Note that the use of the axiom of choice is not allowed.

My attempt:

(a) Given any $E\in\mathscr{P}(\Bbb Z)\setminus \emptyset$, either $E$ is bounded above or not bounded above. If $E$ is bounded above, then $E$ has a unique maximum element $x$. We may map $E$ to $x$. If $E$ is not bounded above, then $E\cap \Bbb N\neq \emptyset$. By well-ordering of $\Bbb N$, $E\cap \Bbb N$ has a least element $y$. Moreover, the least element of $E\cap \Bbb N$ is clearly unique and is in $E$. We may map $E$ to $y$.

(b) I have no idea on how to construct a choice function on this set.

(c) I have no idea on how to construct a choice function on this set.

(d) Let $E\in \{A_f:f\in \Bbb C[z]\}\setminus \emptyset$. If $E$ is the set of zeroes of the zero polynomial, then map $E$ to $0$ (clearly, $0$ is a root of the zero polynomial). Suppose $E$ isn't the set of zeroes of the zero polynomial, then $E$ is the set of zeroes of some polynomial $f\in \Bbb C[z]$ of finite degree. Then $f$ has at most finitely many zeroes. Since the real parts of the elements in $E$ are linearly ordered and $E$ has finitely many elements, we may form a subset $F$ of $E$ such that the real part of the elements of $F$ is minimal in $E$. Since $F$ is finite and the imaginary parts of the elements of $F$ are linearly ordered, $F$ has a unique element $a$ such that the imaginary part of $a$ is minimum in $F$. We may map $E$ to $a$.

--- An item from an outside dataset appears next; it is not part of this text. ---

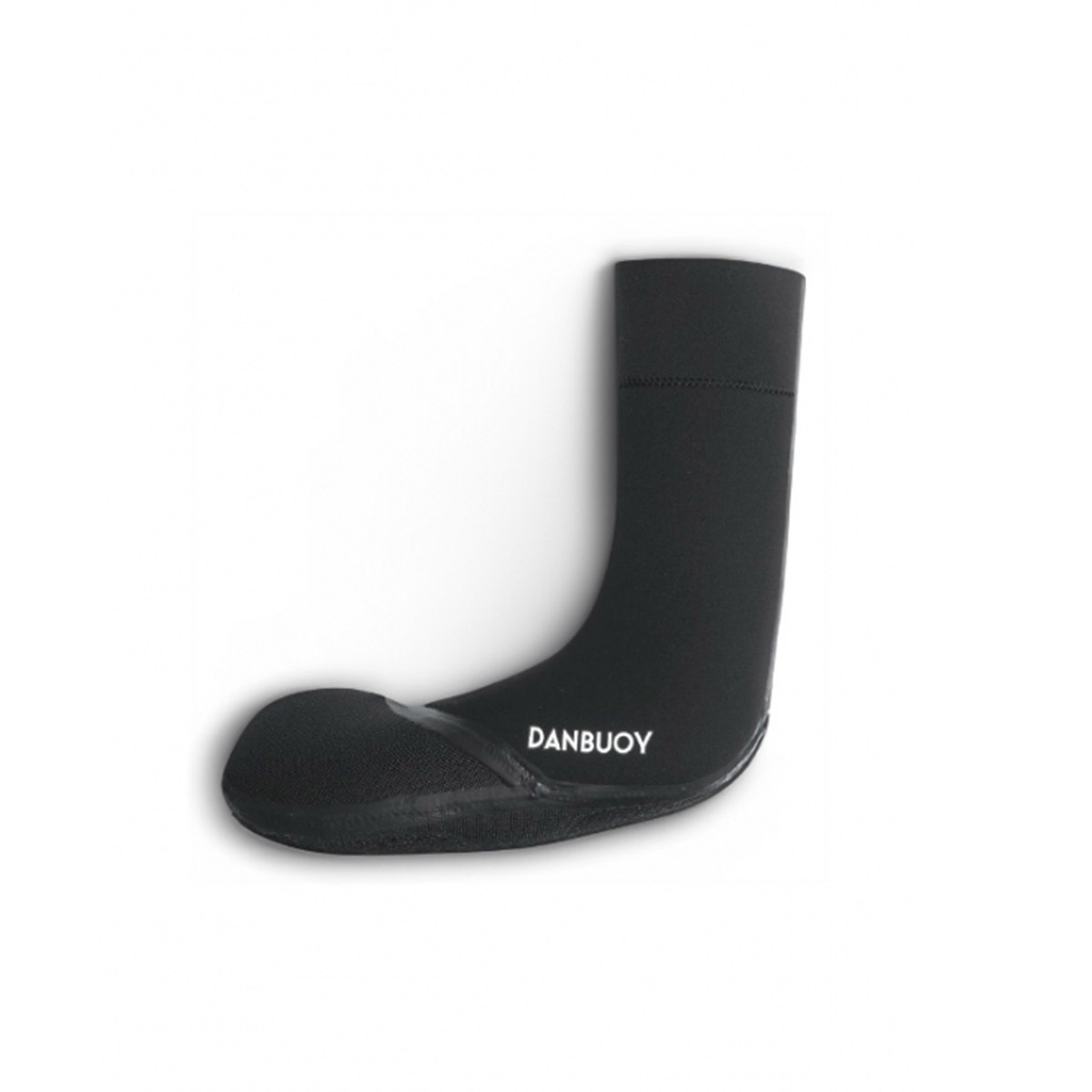 ����֥� DANBUOY �����ե��� ������ ���եȥ֡��� 5mm BAREFOOT SOX ROUND NEW 50046SR ��� ��ǥ����� ��˥��å��� HO ����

Is it possible to construct choice functions for the sets in (b) and (c)? If not, how can we prove that no such choice functions exist?

Answer 1

(a) Your proof is OK, but there is a simpler one. Notice that, since $\mathbb{N}$ and $\mathbb{Z}$ are isomorphic sets (=there is a bijective map $\mathbb{N} \to \mathbb{Z}$), it is sufficient to find a choice function for the non-empty sets of natural numbers. For these we can always take the minimum. More generally, every well-ordered set provides this easy choice function. And we can well-order $\mathbb{Z}$ by defining, say,

$0 < 1 < -1 < 2 < -2 < \dotsc$

And this makes it also easy to tackle (b). Namely, $\mathbb{Q}$ is also just isomorphic to $\mathbb{N}$ as a set (see here for a collection of isomorphisms), so we are done. You can also see it that way: We can use that isomorphism to define a well-order on $\mathbb{Q}$.

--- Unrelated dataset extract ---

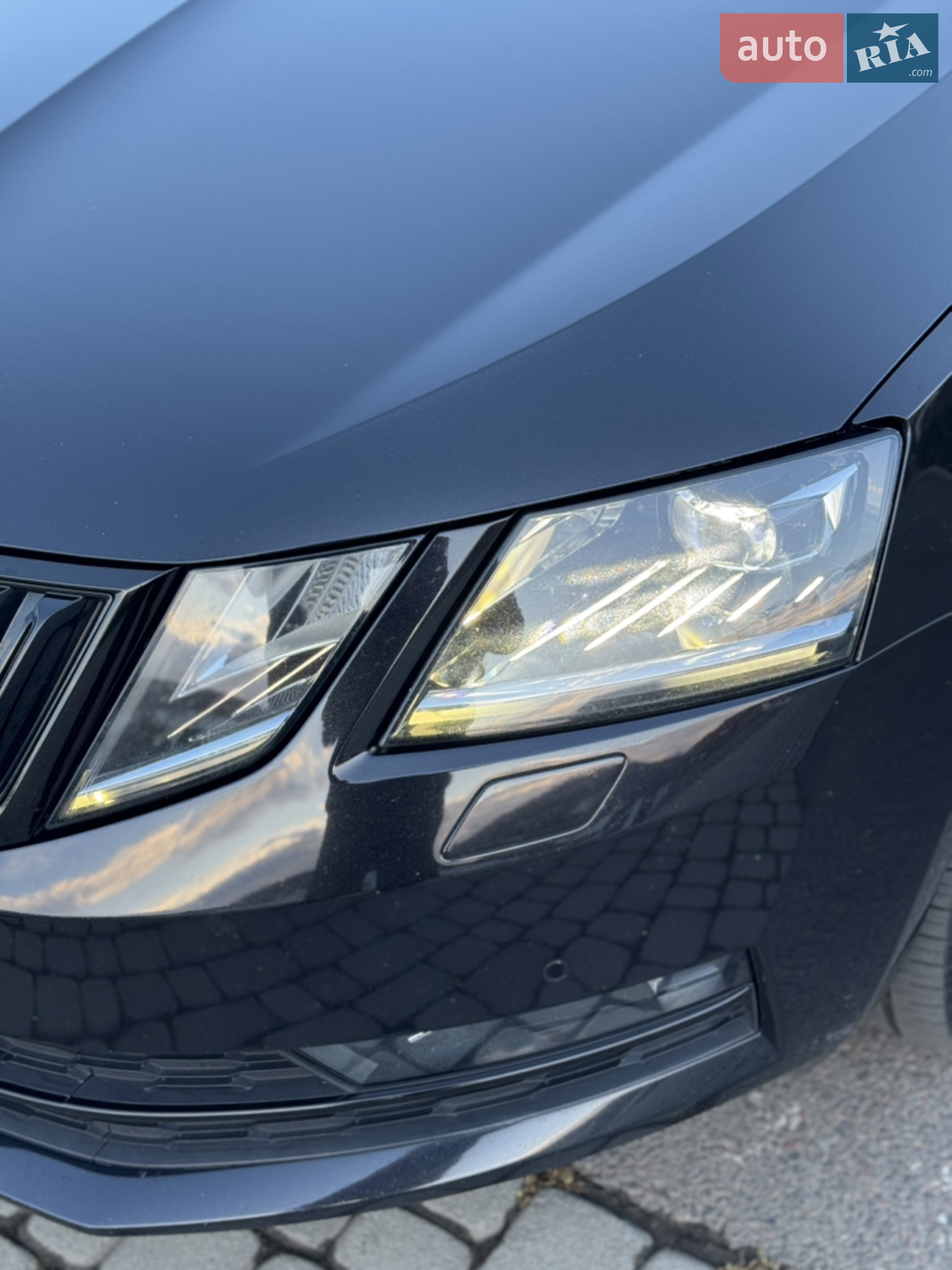2017 Skoda Octavia - мініатюра 9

Your proof for (d) is OK. You can also generalize it by noting that a choice function always exists for families of non-empty finite(!) subsets of a linearly ordered set. We always take the minimum. And the set of complex numbers is linearly ordered via the lexicographic order from the usual ordering of the real numbers (this is what you essentially did here).

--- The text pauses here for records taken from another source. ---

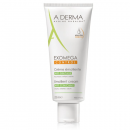 Лосьйон для тіла A-Derma Exomega Control, пом'якшуючий, знімає свербіж, 200 мл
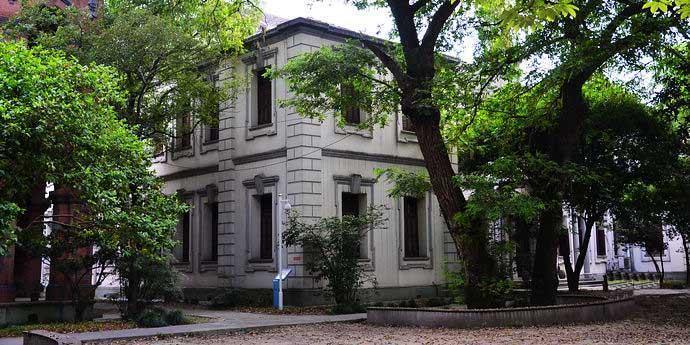 Zhang Zongxiang: A man of letters and his passion for books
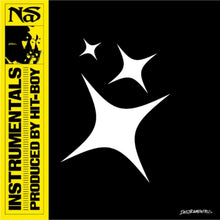Magic (Instrumental Version) (Highlighter Yellow LP Vinyl)
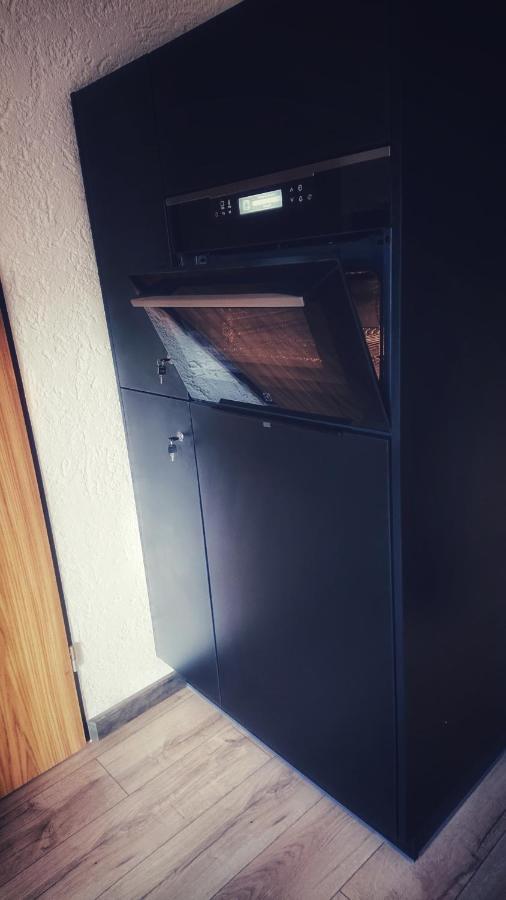 Arber Apartments - Zwieslerwaldhaus リントベルク エクステリア 写真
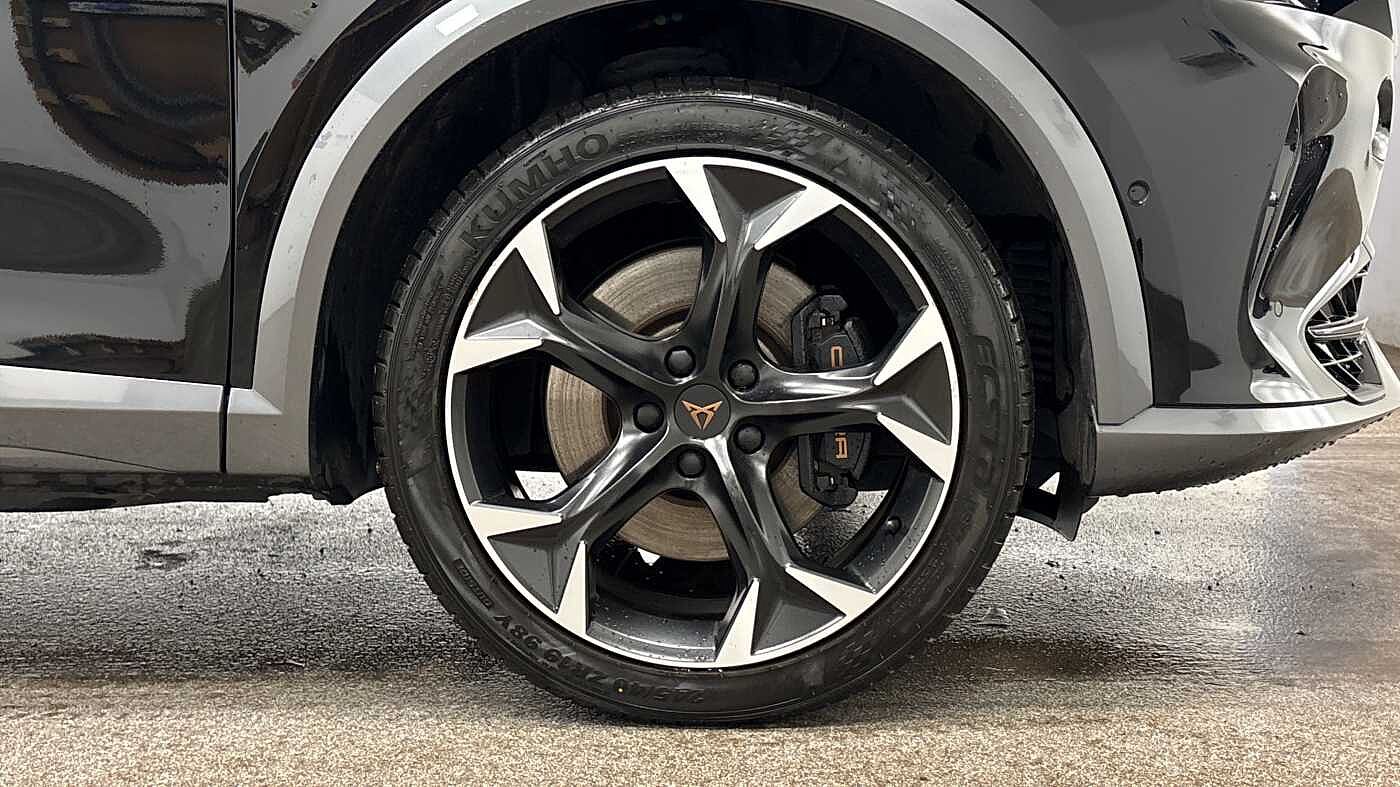 Used Cupra Formentor 2022 for sale - 78008597: Photo 5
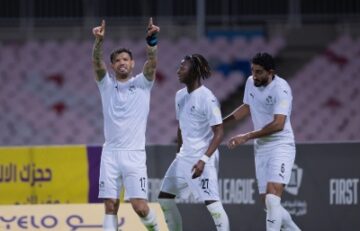 دوري يلو.. مواجهات حاسمة في صراع ‘البطاقة الثانية’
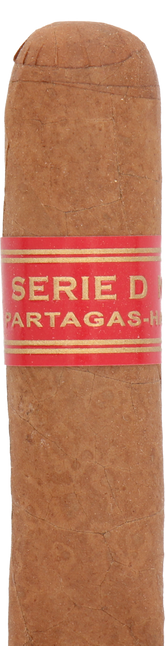 Partagas Serie D No.5 Cuban Cigar - Single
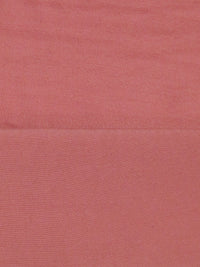 Rose Carmine 100% Rayon Crepe Back Charmeuse - NY Designer - 58W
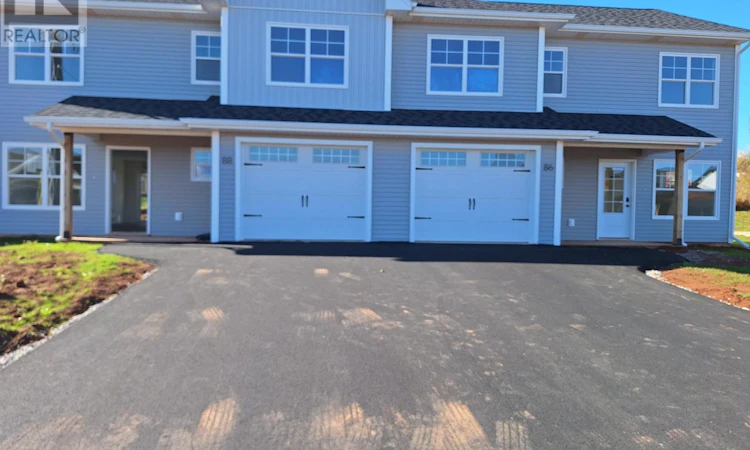 86 Brooklyn Avenue Charlottetown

Since $\mathbb{R}[x]$ and $\mathbb{R}$ are isomorphic as sets (!), the question (c) is equivalent to giving a choice function for the non-empty subsets of real numbers. I don't think we can write it down, we would need (a fragment of) the axiom of choice to find one, see this MO question for details.

You have asked for a proof that no choice function (for real numbers) exists. Well, this is not so straight forward. You cannot prove that it exists in the axiomatic system for set theory ZF, but you also cannot disprove its existence in ZF. It is an undecidable statement. If it is true or not depends on what you want to add to ZF to make it decidable. As said, in ZF + AC = ZFC we have a choice function for sure.

It would be much easier to consider $\mathbb{Q}[x]$. That set is countable and hence has a well-order and we are done.

Notice again that this only regards the underlying set of the ring of polynomials. Only the set is relevant here for the construction of choice functions. And this makes it possible to do all sorts of reductions which would not be possible if you really worked with the rings. For example, the rings $\mathbb{R}$ and $\mathbb{R}[x]$ are of course not isomorphic, but their underlying sets are. Maybe one should really write $U(\mathbb{R}[x])$ in your question to make this clear (where $U$ denotes the underlying set of a ring).